目標の大切さ

2025/01/13

新年の箱根駅伝に始まり、大学生・高校生のスポーツが盛り上がり、この1週間にサッカー、バレーボール、ラグビーなどの大会が大詰めを迎え、今日、大学ラグビーと高校男子サッカーの決勝戦が行われました。大学4年生や高校3年生は今回が最後の夢舞台、そこに学生スポーツの何とも言えない思いが伝わってきます。彼ら・彼女らは、この夢舞台を目標に、コツコツと努力を積み上げてきたのでしょう。

CASAに来てくれた子どもたちにも、「今年の目標はなあ~に?」と聞いてみました。受験生たちは「入試の合格」、スポーツをしている子どもたちはそれぞれの「スポーツが上手になること」、ピアノや習字を習っている子たちも同様です。その他には「朝早く起きる」「好き嫌いをなくす」「○○君と仲良しになる」などがありました。「ない」と言う子もいましたが、みんな何でもいいので「今年の目標」を持って生活して欲しいと願っています。

そんな中で、昨年暮れからマレーシア人のご両親を持つ小学3年生のSさんと保育園児(6才)のN君という姉弟がCASAに来てくれるようになりました。初めて会った時にビックリしました。Sさんは同級生と話す時は日本語で、弟さんと話す時にはミャンマー語(私にはまったくわからない)やきれいな英語で話しているのです。Sさんに尋ねると「ミャンマー語、日本語、英語、韓国語の4ヵ国語を話せます」と。夕方、迎えに来たご両親といろいろな話をしました。お父さんは、結婚する前に日本にいた経験もあり日本語はかなり上手で、お父さんの話では、Sさんが4ヵ国語を話せるようになった理由は、「彼女が小学1年生の時に日本に来ましたが、全く日本語を話せませんでした。私たちも忙しくて娘の相手をあまりできませんでした。彼女の第一の友達はYouTubeでした。ミャンマー語のYouTubeは少ないので、日本語・英語・韓国語のYouTubeをいろいろ見ているうちに言葉を覚えました」とのこと。

「思う力とその可能性」に感心し驚きました。Sさんは異国に来て友達も全くいない中で「日本語を覚えたい」という明確な思い(=目標)があったのでしょう。
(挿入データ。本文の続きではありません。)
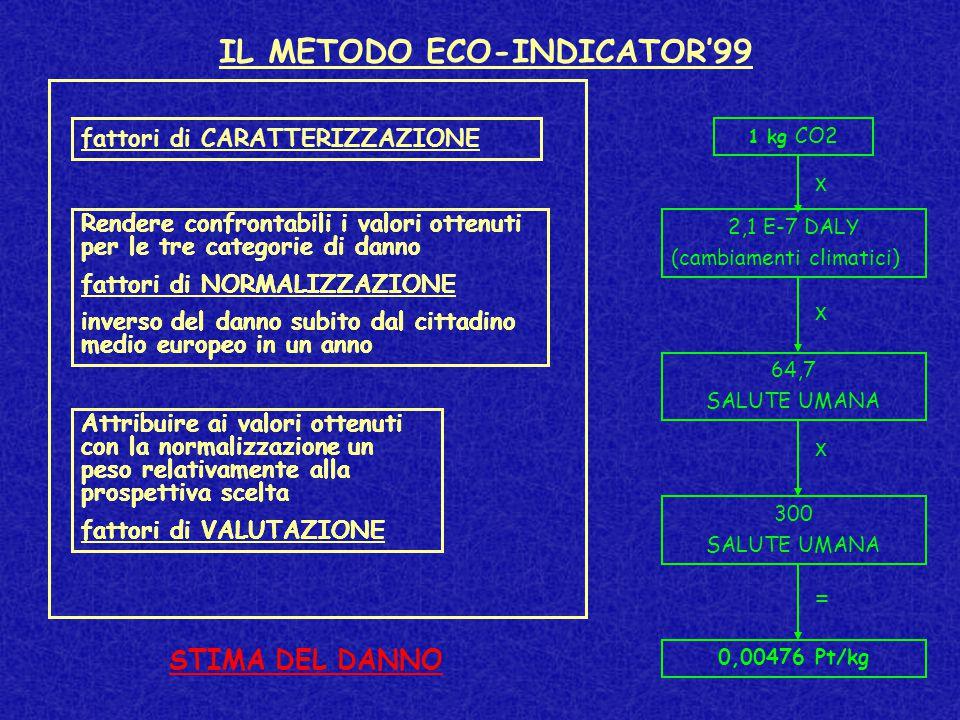 IL METODO ECO-INDICATOR'99 Rendere confrontabili i valori ottenuti per le tre categorie di danno fattori di NORMALIZZAZIONE inverso del danno subito dal cittadino medio europeo in un anno Attribuire ai valori ottenuti con la normalizzazione un peso relativamente alla prospettiva scelta fattori di VALUTAZIONE fattori di CARATTERIZZAZIONE Rendere confrontabili i valori ottenuti per le tre categorie di danno fattori di NORMALIZZAZIONE inverso del danno subito dal cittadino medio europeo in un anno Attribuire ai valori ottenuti con la normalizzazione un peso relativamente alla prospettiva scelta fattori di VALUTAZIONE STIMA DEL DANNO 1 kg CO2 2,1 E-7 DALY (cambiamenti climatici) 64,7 SALUTE UMANA 300 SALUTE UMANA 0,00476 Pt/kg x x x =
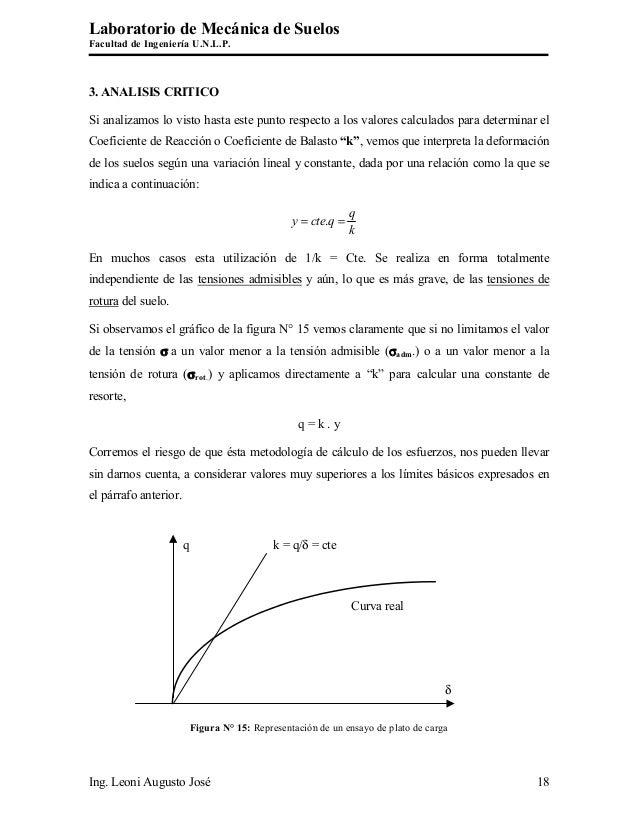 Coeficiente Balasto Horizontal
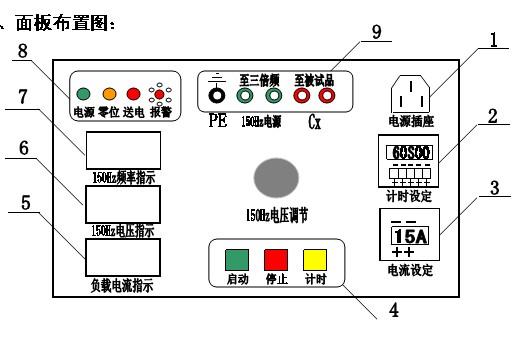 最新公告:武汉三鑫华泰电气测试设备有限公司新网站开通 www.whsxht.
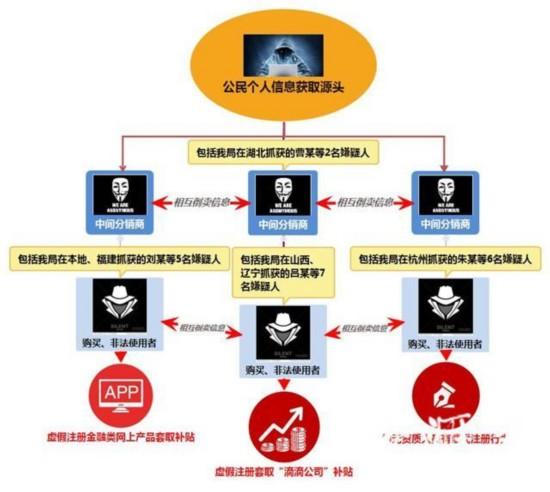连云港侵犯公民信息案告破:300万条信息被转卖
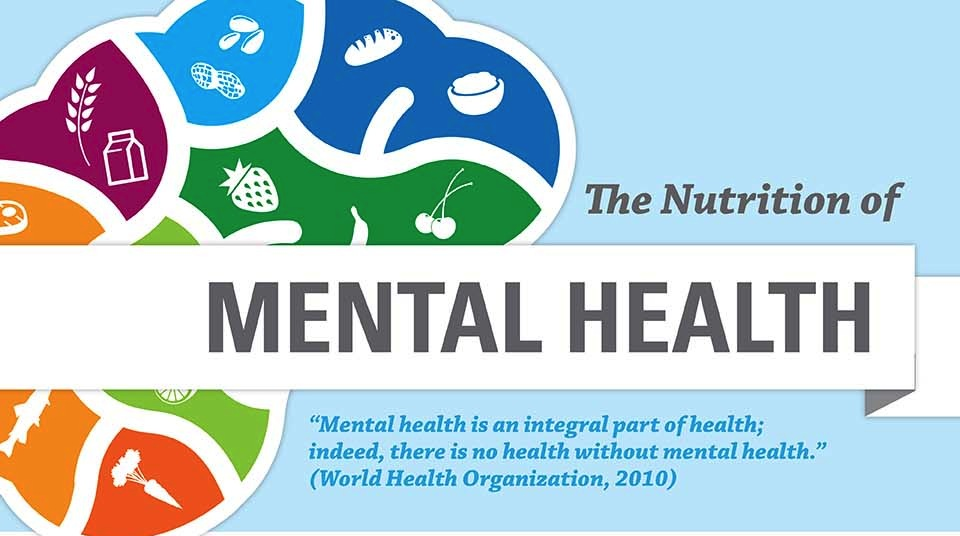 Nutrition of mental health: an infographic on how healthy eating improves mental health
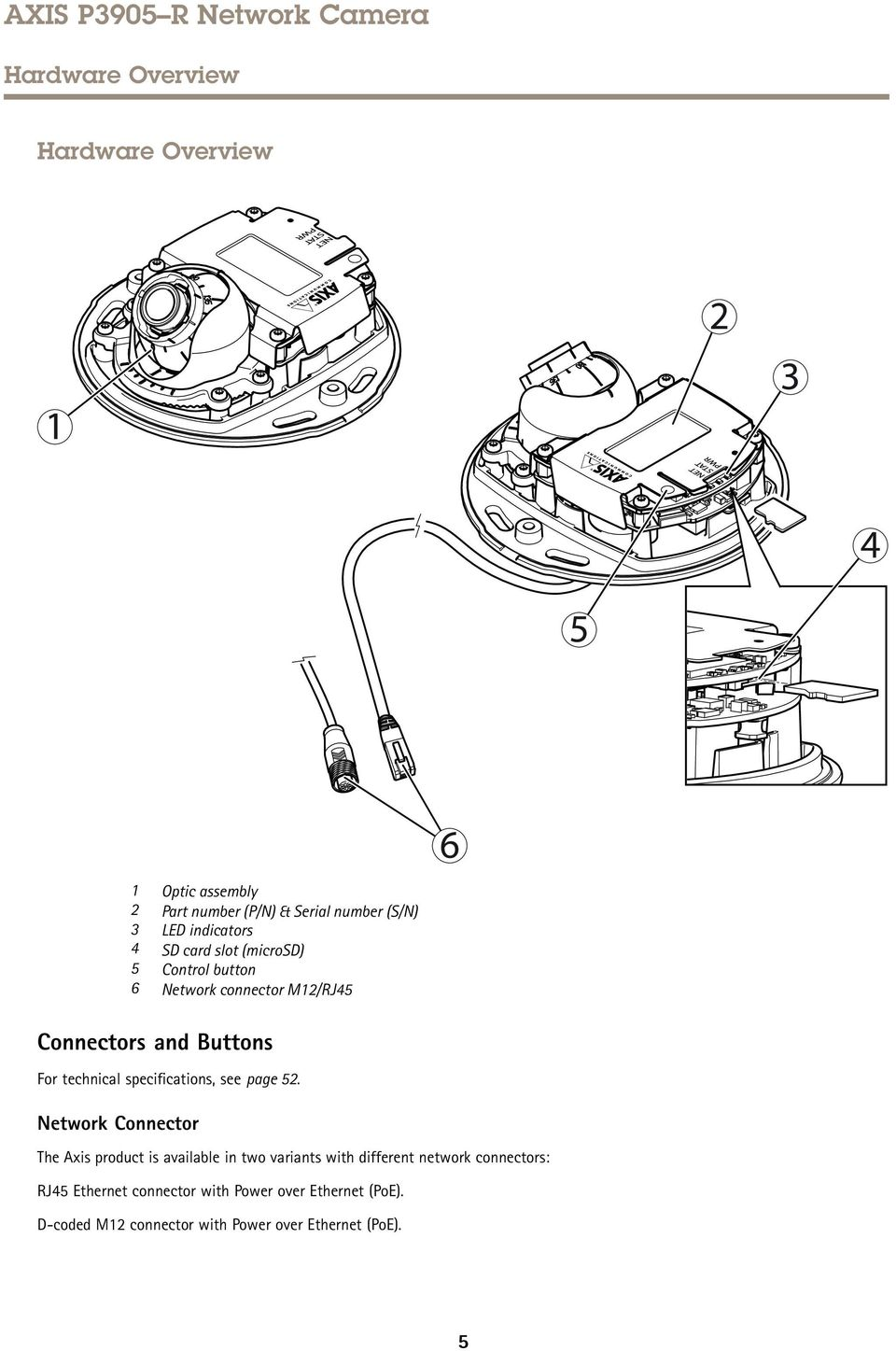Connectors and Buttons For technical specifications, see page 52.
その手段としてYouTubeを活用し、日本語だけでなく英語と韓国語も身に着けてしまいました。彼女の潜在的な能力と計り知れない努力もあったのでしょうが、ここに目標を持つことの大切さがあると言えるでしょう。SさんとN君はその日のうちに、CASAのルールであるニピピ(あいさつはコッ! くつはタッ! かたづけはカッ!)を覚えて、きれいに後片づけをして笑顔で帰っていきました。数日後、玄関でくつをピタッと揃えて、「こんにちは!」と大きな声とかわいい笑顔で現れました。

CASAの今年の目標は、新たな出会いを楽しみにしつつ、ここまで培ってきた人たちとの信頼関係をさらに継続しながら運営していくことです。